Por *Périsson Dantas do Nascimento
As
psicoterapias corporais abrangem um corpo teórico e técnico na psicologia
clínica, que são derivadas das contribuições elaboradas por Wilhelm Reich
(1897-1957), que iniciou sua carreira como psicanalista e elaborou uma série de
inovações clínicas de inclusão do corpo no processo psicoterápico. Essas abordagens possuem um cunho holístico e
psicossomático, ou seja, consideram que o ser humano é um ser integrado
dialeticamente em suas duas dimensões constitutivas: processos mentais e
corporais, que se unem na dimensão energética.
Ao
falar em energia, na perspectiva corporal, parte-se do pressuposto que para a
manutenção das células vivas, é necessária uma produção de energia biológica
por meio do metabolismo, que queima nutrientes advindos da alimentação,
juntamente com o oxigênio do ar, produzindo calor, alimentando as células e
excretando as substâncias químicas desnecessárias. Daí a ênfase, nas
intervenções em psicoterapia corporal, na respiração como processo fundamental
para a produção de energia e a autorregulação do organismo. Além disso, para a
produção de energia, é importante que as células estejam em contínuo movimento,
outro pilar básico de intervenção nessa abordagem.
As
psicoterapias corporais trabalham com a hipótese central de que a história de
vida de cada pessoa está inscrita no corpo, na forma de tensões, fluxos
energéticos e formas específicas de expressão e constituição, para além da
genética. Dificuldades e frustrações vividas no desenvolvimento infantil
repercutem em fixações, mais especificamente, em traumas de desenvolvimento,
que desencadeiam na pessoa a necessidade de construir defesas para evitar
entrar em contato com as experiências desagradáveis. Quando uma frustração é
vivida repetida e intensamente, essas defesas configuram um padrão rígido de
funcionamento na vida, de forma a proteger a pessoa de reviver experiências de
vulnerabilidade na relação com as pessoas na vida adulta. Tal conjunto de
defesas, que se enraízam e protegem o ego do sujeito, é definido em psicoterapia
corporal como estrutura de caráter, sendo a base de compreensão dos sintomas
neuróticos.
Como
trabalhamos com um raciocínio integrativo, é necessário entender que esse
complexo sistema de defesas também está ancorado no corpo.
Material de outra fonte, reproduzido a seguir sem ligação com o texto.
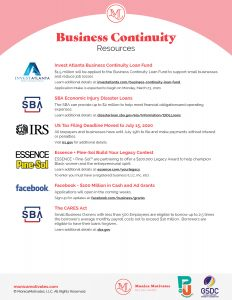 cover-19 business continuity-resource
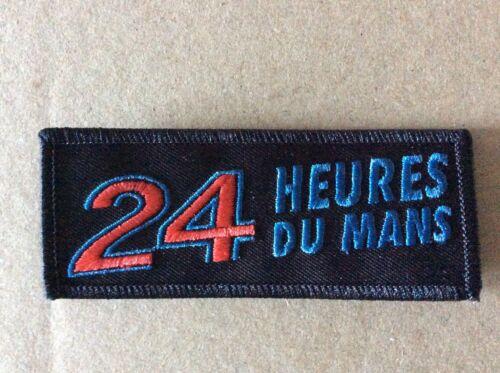 24H des Mans 10 4 CM A455 Wappenschild Patch Aufnäher Toppa
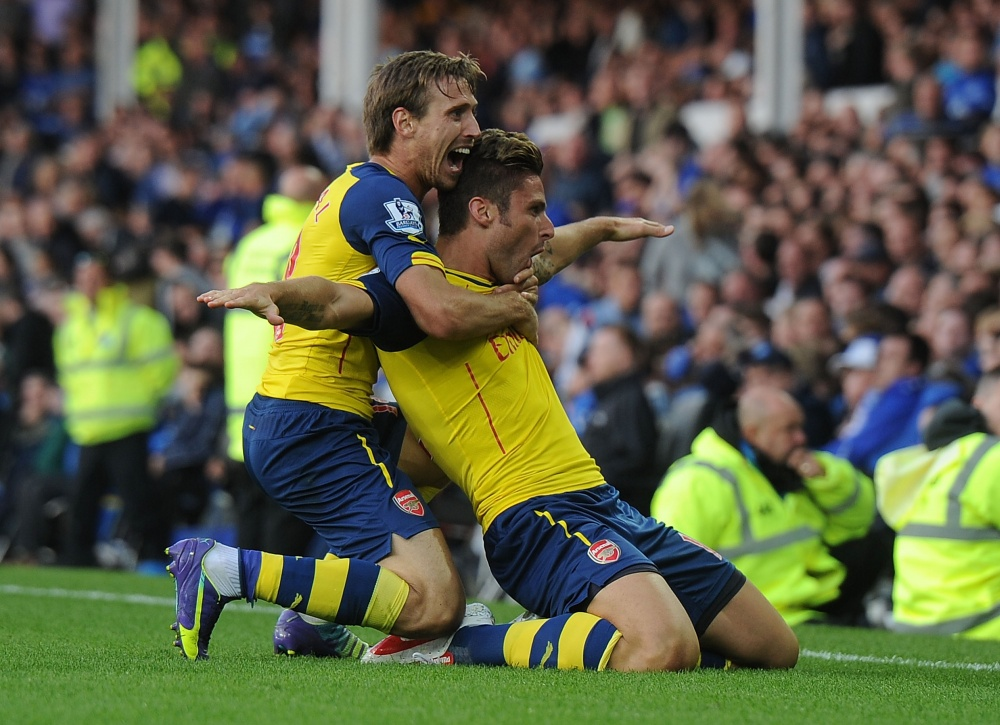 Everton 2-2 Arsenal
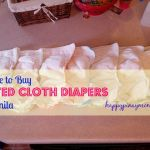 buy fitted diapers in the Philippines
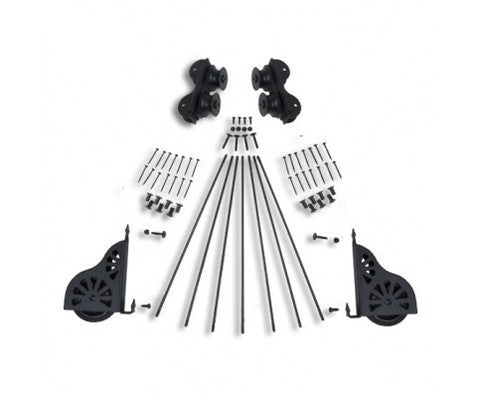 Rolling Ladder Hardware Kit W/Standard Wheels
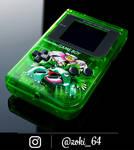 custom Gameboy Pokemon GREEN - venusaur theme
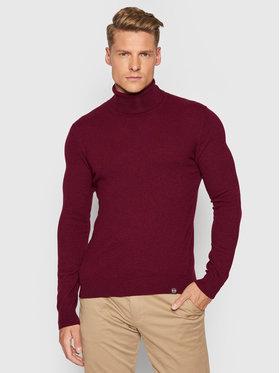 Colmar Colmar Bluză cu gât Softness 4456 8TE Vișiniu Regular Fit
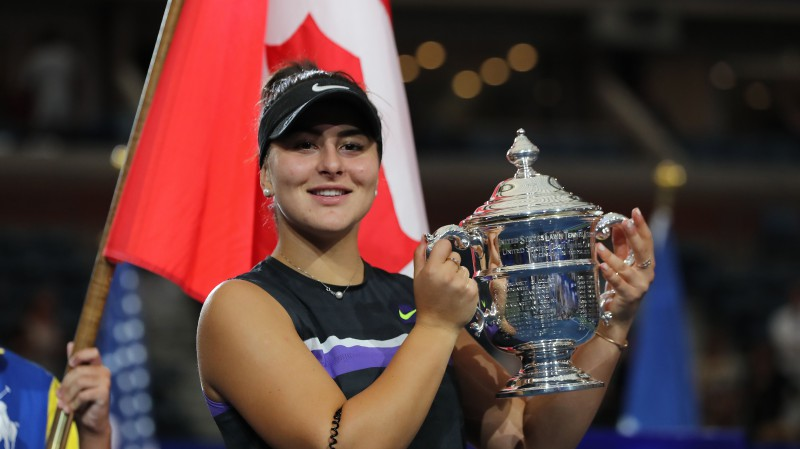 """Andresku sarūgtina Viljamsu un tikai ceturtajā turnīrā izcīna """"Grand Slam"""" titulu"""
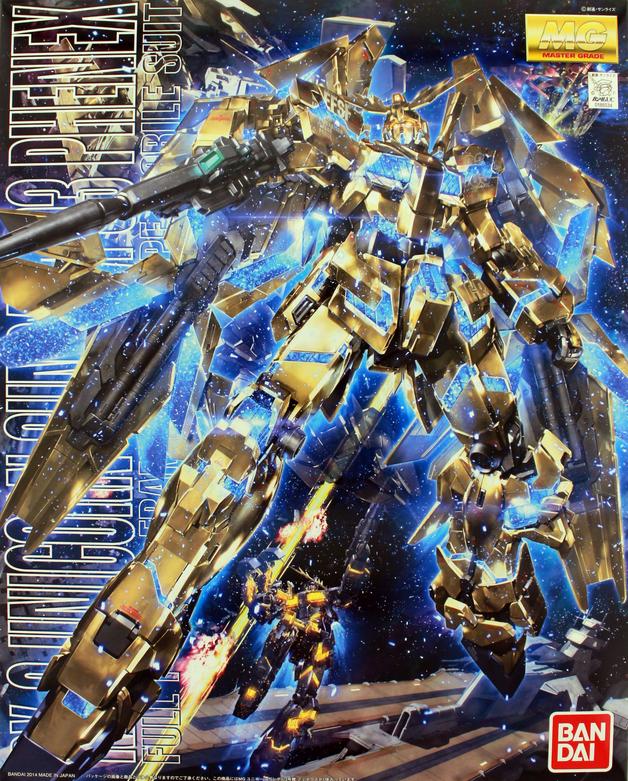 MG 1/100 Unicorn Gundam 03 Phenex (Fenix) - Model kit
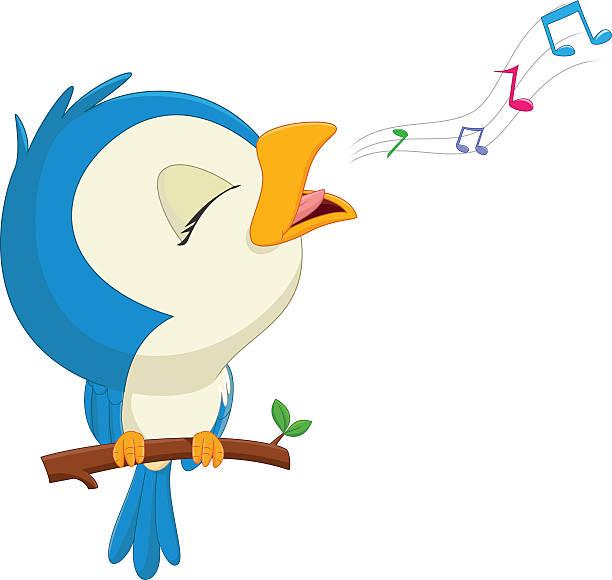 Best Bird Singing Illustrations, Royalty.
Os traumas de
desenvolvimento provocam uma alteração na regulação do sistema nervoso
autônomo, que prepara o corpo para reagir a ameaças e estímulos estressores.
Nesse sentido, o sistema nervoso simpático torna-se superativado, tendo como
principal repercussão um tensionamento crônico da musculatura, com vistas a
cortar o contato da pessoa com as emoções, sentidas como ameaçadoras (medo,
raiva, tristeza, prazer, por exemplo). A contração crônica da musculatura, que
se dá em diferentes segmentos horizontais no corpo, é definida como couraça,
que bloqueia as sensações, o potencial respiratório e inibe somaticamente a
capacidade pulsatória do corpo como um todo. O trabalho clínico visa
flexibilizar, de maneira integrada, psiquismo e corporeidade, visando
proporcionar uma melhor autoconsciência, por meio de diferentes intervenções,
reconhecendo o limite de cada pessoa e o seu fluxo energético, de forma propiciar
uma melhor regulação das emoções, um contato mais prazeroso com a sexualidade e
a vivacidade/espiritualidade.
Em
termos epistemológicos, as psicoterapias corporais estão enraizadas nas escolas
psicodinâmicas, advindas da psicanálise freudiana. Reich foi um discípulo de
Freud e trabalhou ativamente, no início de sua carreira na década de 1920, no
desenvolvimento de estratégias técnicas mais eficientes no trabalho clínico da
Psicanálise. Assim, as psicoterapias corporais acreditam na dimensão
inconsciente do psiquismo, em que a constituição dos mecanismos de defesa do
caráter é estruturada nas diversas etapas do desenvolvimento psicossexual da
criança (oral, anal, fálica, latência), culminando no Complexo de Édipo.
O
próprio conceito de energia nas abordagens deriva da inquietação de Reich com a
ideia de libido, considerada por Freud como a energia que é investida em si
mesmo e nos objetos e dá movimento afetivo ao psiquismo. Com as investigações
biológicas de Reich sobre a sexualidade humana, o autor associa libido com a
bioenergia metabólica, base de todas as células vivas pulsantes. Pulsão é
interpretada como pulsação de vida, subdividida em dois grandes fluxos:
contração, caracterizada em uma volta do organismo vivo para dentro, perdendo o
contato com o ambiente; expansão, que é o movimento em direção para fora, para
o contato com o mundo.
Outro
ponto importante, em termos de herança que as psicoterapias corporais assimilam
da Psicanálise, diz respeito aos fenômenos de transferência, resistência e
contratransferência no espaço terapêutico. Como sabemos, a transferência,
grosso modo, implica em projeções de expectativas infantis, de padrões de
vínculo, que são atribuídas do paciente ao psicoterapeuta na situação clínica.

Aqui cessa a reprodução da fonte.